In September, the Shellers donated $1.5 million to the Beasley School of Law to continue to support that vision. The funding created a full-time chair, increasing the number of issues the center can tackle. As a result, more students can get involved in the center’s work.

“The new gift to the Center will ensure its permanent establishment at Temple Law and in the community, and we hope to build on the Center’s present success,” Sandy Sheller said. “It will also ensure that the level of the faculty involved with the Center will be of the highest caliber and have a passion and commitment to the Center and its work for social justice change.”

Through the center, students and faculty members are working on projects to support a legislative campaign for domestic workers, who face a disproportionate amount of worker abuse and exploitation, said Gregory Mandel, the dean of the Beasley School of Law. Students are also working on a domestic worker bill of rights.

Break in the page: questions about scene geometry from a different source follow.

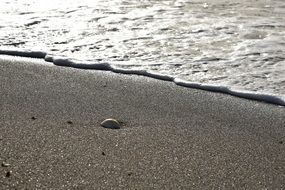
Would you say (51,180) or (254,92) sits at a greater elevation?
(51,180)

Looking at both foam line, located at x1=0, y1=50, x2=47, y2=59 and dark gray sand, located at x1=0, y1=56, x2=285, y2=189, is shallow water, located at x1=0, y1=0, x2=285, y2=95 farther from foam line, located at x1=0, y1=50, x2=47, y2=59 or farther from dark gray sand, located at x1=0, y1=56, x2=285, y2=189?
dark gray sand, located at x1=0, y1=56, x2=285, y2=189

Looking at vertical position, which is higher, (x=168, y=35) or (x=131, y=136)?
(x=131, y=136)

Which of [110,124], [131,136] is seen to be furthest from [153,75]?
[131,136]

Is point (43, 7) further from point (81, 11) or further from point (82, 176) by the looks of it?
point (82, 176)

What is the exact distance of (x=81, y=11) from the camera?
6.12 meters

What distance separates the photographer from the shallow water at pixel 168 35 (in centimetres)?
409

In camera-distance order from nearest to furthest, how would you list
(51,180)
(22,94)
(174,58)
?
(51,180), (22,94), (174,58)

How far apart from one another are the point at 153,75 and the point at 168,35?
1261 mm

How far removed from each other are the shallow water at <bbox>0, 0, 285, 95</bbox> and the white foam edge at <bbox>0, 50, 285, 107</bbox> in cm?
10

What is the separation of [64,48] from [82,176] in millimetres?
2506

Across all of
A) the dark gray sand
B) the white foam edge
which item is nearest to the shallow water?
the white foam edge

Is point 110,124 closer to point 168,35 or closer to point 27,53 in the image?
point 27,53

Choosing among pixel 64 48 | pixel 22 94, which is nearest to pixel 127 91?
pixel 22 94

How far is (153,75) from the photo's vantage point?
390cm
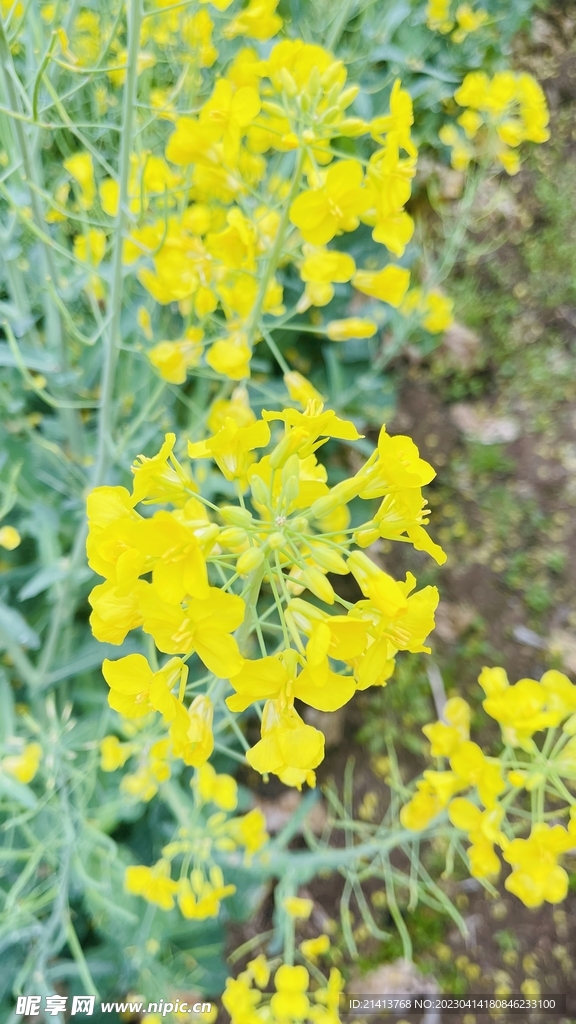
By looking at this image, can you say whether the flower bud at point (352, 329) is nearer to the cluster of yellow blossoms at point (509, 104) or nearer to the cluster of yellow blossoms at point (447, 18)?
the cluster of yellow blossoms at point (509, 104)

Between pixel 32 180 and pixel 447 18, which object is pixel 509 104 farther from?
pixel 32 180

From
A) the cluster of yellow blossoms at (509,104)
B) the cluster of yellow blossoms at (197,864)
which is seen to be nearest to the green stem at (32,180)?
the cluster of yellow blossoms at (197,864)

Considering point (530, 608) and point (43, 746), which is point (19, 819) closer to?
point (43, 746)

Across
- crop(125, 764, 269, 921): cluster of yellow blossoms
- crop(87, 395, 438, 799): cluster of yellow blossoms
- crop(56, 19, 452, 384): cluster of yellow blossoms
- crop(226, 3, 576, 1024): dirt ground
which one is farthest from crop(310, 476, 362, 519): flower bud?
crop(226, 3, 576, 1024): dirt ground

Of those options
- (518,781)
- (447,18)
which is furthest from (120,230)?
(447,18)

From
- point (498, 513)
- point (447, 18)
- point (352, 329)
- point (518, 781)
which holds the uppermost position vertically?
point (447, 18)

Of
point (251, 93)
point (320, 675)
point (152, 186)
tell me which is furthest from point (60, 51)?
point (320, 675)
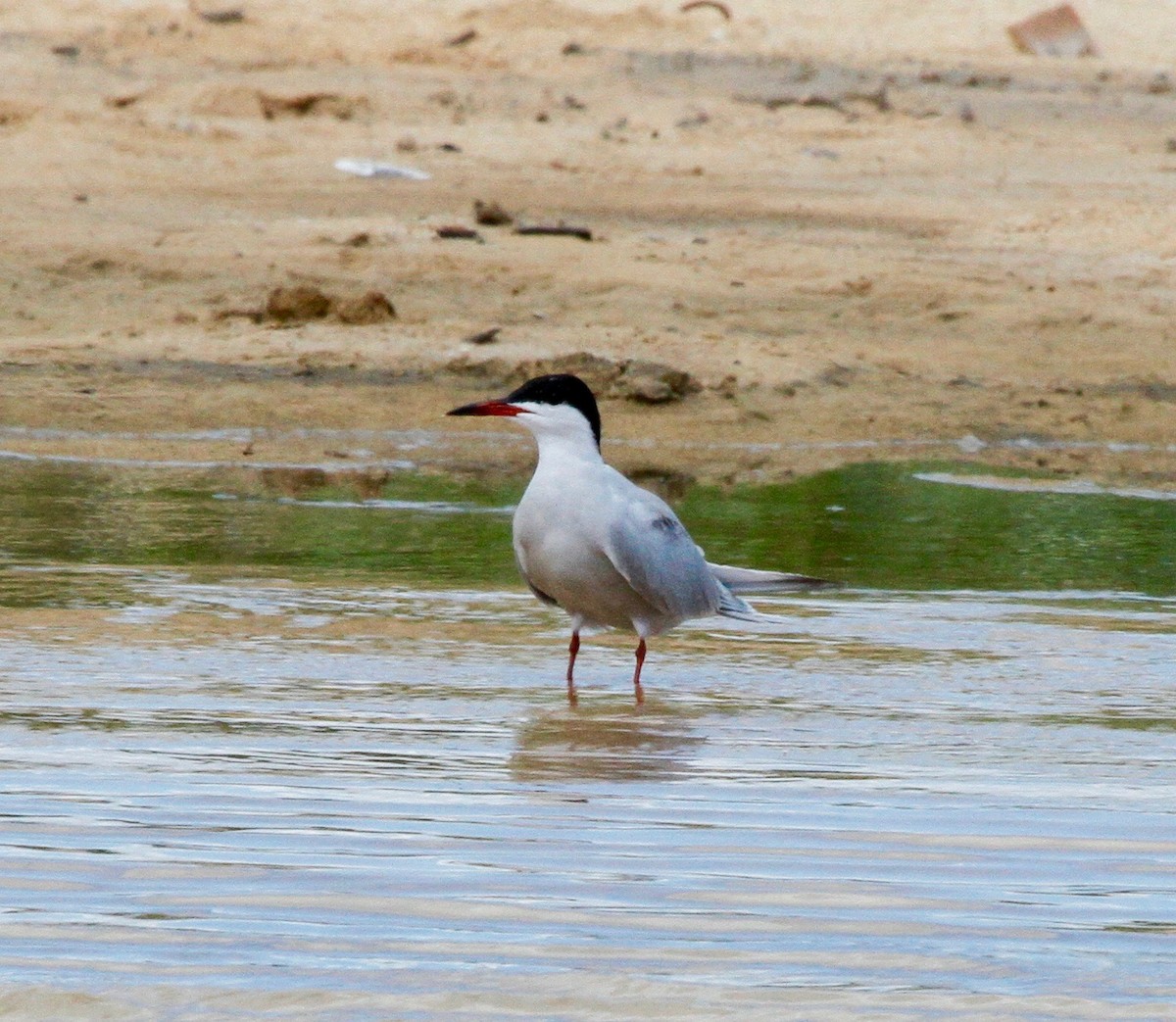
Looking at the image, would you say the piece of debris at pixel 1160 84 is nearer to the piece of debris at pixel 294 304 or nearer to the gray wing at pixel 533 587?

“The gift provides fabulous support so that we can continue to address the many social justice needs that people face throughout the city of Philadelphia while at the same time allowing us to provide stronger education for our law students,” Mandel said.

Previously, students have been able to respond to issues across the city, like access to higher education for undocumented students and wage theft across Pennsylvania, sometimes with the goal to change laws.

In the students’ investigation into wage theft, which is the illegal non-payment or underpayment of wages, they issued a report entitled Shortchanged, which illustrated the extent of the issue in Pennsylvania.

“Their efforts allowed them to represent victims of wage theft but sought to change the laws in the state to make it easier for victims to speak up and prosecute employers,” Provost JoAnne Epps said.

Created in 2013, the center’s two clinics partner with nonprofits and community groups through research efforts and advocacy projects. Law students who work with the Sheller Center advocate in the community and provide direct legal services. Clinical faculty members work in the Center alongside the students every semester to identify problems that the center could address.

“They focus on problems that the community is facing and figure out how they can not only work on the problem to have a large impact on policy that the city or state may be applying but also helping some individual clients as well,” said Gregory Mandel, the dean of the Beasley School of Law.

The Shellers hope to see more work of this caliber in the future.

“We wanted to build on the work of the Center and its positive impact both in scale and scope, as well as, create an endowment that would ensure the Center’s success in perpetuity,” Sandy Sheller said.